One of the issues is that she tries to create a liminal space between Lisbon and Bangkok, destabilizing viewers’ expectations of time and place in a manner far more ambitious than she’s able to handle. Rather than create a kind of memory palimpsest offering insight into a sense of displacement for both women, Teles melds the two cities and in so doing globalizes them too, in a negative way. In addition, she plops songs in at random, including “I Feel for You” and “Voyage Voyage,” in a manner that may be meaningful to her, but their arbitrariness as well as their placement simply leave the viewer perplexed.
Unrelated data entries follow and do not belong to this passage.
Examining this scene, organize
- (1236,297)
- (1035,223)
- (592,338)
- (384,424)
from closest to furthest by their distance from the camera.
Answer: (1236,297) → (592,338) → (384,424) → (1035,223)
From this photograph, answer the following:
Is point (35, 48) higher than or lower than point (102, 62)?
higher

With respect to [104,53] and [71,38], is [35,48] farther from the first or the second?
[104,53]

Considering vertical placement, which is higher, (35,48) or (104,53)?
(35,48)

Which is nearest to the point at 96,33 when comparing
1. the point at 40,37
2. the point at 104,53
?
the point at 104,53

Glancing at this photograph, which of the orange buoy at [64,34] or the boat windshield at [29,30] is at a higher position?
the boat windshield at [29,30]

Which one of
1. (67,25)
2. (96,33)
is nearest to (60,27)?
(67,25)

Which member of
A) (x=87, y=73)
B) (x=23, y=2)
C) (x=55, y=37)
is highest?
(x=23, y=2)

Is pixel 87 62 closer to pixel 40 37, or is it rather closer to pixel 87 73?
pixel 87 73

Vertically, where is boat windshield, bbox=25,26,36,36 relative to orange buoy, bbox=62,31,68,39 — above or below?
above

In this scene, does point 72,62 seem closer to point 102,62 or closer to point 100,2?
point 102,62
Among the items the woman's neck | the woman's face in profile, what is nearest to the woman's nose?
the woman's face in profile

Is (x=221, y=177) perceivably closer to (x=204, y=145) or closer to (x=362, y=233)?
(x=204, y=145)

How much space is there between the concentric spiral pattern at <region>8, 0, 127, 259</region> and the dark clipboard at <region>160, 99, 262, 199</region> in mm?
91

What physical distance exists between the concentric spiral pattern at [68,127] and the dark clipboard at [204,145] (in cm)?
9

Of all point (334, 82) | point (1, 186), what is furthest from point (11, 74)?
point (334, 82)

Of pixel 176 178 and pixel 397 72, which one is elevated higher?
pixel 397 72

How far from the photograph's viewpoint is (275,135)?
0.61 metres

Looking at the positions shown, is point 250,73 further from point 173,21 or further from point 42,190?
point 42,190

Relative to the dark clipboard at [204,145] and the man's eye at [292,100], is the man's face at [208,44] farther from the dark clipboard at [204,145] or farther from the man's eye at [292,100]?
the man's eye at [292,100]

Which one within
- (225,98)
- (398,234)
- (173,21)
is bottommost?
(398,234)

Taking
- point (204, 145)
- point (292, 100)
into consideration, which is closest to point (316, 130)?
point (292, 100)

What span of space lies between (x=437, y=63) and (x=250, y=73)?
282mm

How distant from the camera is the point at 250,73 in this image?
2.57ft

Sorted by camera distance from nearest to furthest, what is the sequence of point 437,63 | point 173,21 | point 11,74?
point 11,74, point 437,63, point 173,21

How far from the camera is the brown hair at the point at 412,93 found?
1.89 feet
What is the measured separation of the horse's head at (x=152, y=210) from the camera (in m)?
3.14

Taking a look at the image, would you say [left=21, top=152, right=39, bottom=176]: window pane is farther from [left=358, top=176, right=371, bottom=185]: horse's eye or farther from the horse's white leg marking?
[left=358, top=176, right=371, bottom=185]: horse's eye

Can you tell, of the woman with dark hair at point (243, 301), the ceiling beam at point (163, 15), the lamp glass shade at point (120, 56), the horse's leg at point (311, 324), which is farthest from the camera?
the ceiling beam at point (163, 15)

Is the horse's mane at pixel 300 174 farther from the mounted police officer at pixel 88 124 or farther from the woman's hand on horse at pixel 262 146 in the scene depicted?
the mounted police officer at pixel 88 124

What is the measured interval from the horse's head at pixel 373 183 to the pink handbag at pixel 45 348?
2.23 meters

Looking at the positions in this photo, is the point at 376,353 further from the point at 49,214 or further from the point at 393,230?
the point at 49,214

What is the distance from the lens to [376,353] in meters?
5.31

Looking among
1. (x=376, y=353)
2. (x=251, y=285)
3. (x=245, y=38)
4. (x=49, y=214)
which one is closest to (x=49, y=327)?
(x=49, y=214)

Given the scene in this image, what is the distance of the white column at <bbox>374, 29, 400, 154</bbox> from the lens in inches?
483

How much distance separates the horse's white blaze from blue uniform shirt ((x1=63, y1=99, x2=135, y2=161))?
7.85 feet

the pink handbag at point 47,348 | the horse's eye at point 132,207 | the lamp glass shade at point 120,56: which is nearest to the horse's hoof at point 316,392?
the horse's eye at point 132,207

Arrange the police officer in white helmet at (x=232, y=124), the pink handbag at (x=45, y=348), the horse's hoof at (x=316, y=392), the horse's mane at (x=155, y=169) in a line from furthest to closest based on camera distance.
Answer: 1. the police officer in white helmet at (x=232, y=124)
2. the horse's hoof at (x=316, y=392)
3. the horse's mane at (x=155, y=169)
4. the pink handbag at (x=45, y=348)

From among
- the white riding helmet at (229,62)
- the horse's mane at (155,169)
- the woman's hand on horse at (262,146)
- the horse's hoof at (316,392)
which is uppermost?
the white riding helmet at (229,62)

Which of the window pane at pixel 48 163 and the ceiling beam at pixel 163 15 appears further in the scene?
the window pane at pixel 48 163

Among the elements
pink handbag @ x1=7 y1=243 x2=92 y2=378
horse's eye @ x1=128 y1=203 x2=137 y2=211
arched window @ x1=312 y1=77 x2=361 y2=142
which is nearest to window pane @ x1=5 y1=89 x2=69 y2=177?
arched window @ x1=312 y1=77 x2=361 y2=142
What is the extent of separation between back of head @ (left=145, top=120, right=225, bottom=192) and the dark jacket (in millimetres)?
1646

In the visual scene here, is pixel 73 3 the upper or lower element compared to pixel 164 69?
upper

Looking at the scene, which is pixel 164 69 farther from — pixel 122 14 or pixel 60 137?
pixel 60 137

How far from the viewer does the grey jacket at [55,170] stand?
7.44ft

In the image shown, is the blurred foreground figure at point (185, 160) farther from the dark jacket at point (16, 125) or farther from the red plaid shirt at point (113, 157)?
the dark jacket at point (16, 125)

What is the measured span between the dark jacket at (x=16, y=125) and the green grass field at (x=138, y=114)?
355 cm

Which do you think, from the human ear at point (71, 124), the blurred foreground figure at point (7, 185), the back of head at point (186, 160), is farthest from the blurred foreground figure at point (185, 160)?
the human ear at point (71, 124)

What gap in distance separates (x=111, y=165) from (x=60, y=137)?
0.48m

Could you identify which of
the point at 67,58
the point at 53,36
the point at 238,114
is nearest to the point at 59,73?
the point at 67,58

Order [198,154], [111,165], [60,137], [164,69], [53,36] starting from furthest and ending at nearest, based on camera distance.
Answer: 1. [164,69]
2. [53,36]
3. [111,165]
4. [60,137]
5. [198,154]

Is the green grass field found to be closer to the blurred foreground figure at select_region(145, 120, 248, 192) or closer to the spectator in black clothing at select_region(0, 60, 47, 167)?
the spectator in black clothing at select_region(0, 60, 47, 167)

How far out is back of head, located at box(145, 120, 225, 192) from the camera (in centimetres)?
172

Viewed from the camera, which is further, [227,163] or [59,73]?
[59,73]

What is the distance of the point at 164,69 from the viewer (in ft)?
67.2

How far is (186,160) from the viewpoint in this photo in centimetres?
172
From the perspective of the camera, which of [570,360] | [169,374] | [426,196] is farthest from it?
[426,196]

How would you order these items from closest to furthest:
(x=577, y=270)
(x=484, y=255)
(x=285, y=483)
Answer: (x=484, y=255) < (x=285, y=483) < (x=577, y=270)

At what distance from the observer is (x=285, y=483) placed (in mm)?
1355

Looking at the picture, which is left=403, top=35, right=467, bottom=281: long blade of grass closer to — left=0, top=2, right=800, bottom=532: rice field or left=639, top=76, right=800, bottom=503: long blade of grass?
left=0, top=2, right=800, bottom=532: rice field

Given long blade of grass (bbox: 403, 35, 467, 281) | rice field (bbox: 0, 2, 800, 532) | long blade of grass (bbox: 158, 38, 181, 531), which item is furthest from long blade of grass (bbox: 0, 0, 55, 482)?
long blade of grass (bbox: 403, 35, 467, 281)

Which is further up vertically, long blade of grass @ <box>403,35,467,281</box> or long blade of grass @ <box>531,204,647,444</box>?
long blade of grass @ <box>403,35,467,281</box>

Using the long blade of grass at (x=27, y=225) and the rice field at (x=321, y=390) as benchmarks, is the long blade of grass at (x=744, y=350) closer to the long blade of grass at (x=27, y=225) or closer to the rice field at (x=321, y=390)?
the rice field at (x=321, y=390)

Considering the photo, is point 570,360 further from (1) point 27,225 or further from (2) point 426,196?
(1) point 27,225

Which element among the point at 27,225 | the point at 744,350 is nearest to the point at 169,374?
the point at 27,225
L (Carolina Miragaia) is a mannish newbie at a small architectural firm who apparently just broke up with her boyfriend, or perhaps he ended things with her: there’s a close-up of them embracing where only her face is seen as she sings Banks’ “Fuck Em Only We Know.” Well, only they do know, since we don’t know much other than that things ended and she’s not confiding in her best friend. Then she meets graphic designer K (Meghna Lall), a Canadian of Thai birth just arrived in Lisbon via Singapore and London. There’s an immediate attraction between the two women, their flirtation made grandiose in an unnecessary and cheap recreation of the overpass scene in Millenium Mambo, followed by spray-painting trite slogans on a wall. Then one day K suddenly leaves and L falls apart, keying cars on the street and nearly sabotaging her job by insulting a couple of insufferable American clients who, admittedly, deserve to be ridiculed (though they’re made far too easy a target).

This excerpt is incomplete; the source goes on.